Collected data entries
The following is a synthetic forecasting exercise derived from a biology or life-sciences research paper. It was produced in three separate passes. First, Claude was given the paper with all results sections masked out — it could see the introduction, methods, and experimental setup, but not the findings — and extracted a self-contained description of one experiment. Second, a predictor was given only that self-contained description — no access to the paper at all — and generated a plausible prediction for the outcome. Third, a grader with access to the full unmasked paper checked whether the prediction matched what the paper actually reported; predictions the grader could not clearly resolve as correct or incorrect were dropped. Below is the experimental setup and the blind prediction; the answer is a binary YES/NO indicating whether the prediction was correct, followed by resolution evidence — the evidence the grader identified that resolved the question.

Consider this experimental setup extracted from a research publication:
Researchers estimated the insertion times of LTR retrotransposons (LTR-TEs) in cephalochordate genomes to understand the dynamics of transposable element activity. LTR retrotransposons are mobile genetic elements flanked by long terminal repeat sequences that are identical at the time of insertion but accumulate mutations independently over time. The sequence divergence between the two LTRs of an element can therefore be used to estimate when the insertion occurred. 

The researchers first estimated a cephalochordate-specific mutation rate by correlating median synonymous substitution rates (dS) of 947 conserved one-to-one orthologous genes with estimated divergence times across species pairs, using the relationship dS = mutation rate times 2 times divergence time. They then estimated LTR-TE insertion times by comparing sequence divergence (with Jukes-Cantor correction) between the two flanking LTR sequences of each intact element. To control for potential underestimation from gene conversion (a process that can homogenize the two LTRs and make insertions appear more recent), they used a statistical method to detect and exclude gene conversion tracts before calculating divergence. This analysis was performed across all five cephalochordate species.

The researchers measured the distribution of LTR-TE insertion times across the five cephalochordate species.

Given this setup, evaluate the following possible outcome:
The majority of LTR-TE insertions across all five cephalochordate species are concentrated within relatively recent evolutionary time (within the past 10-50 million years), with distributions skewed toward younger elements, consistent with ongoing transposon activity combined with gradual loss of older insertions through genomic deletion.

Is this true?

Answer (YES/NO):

What you are asked to do — Write out exactly the final stretch of the records: the line containing "The researchers measured" and every line after it, through the last, and nothing else.

Output —
The researchers measured the distribution of LTR-TE insertion times across the five cephalochordate species.

Given this setup, evaluate the following possible outcome:
The majority of LTR-TE insertions across all five cephalochordate species are concentrated within relatively recent evolutionary time (within the past 10-50 million years), with distributions skewed toward younger elements, consistent with ongoing transposon activity combined with gradual loss of older insertions through genomic deletion.

Is this true?

Answer (YES/NO):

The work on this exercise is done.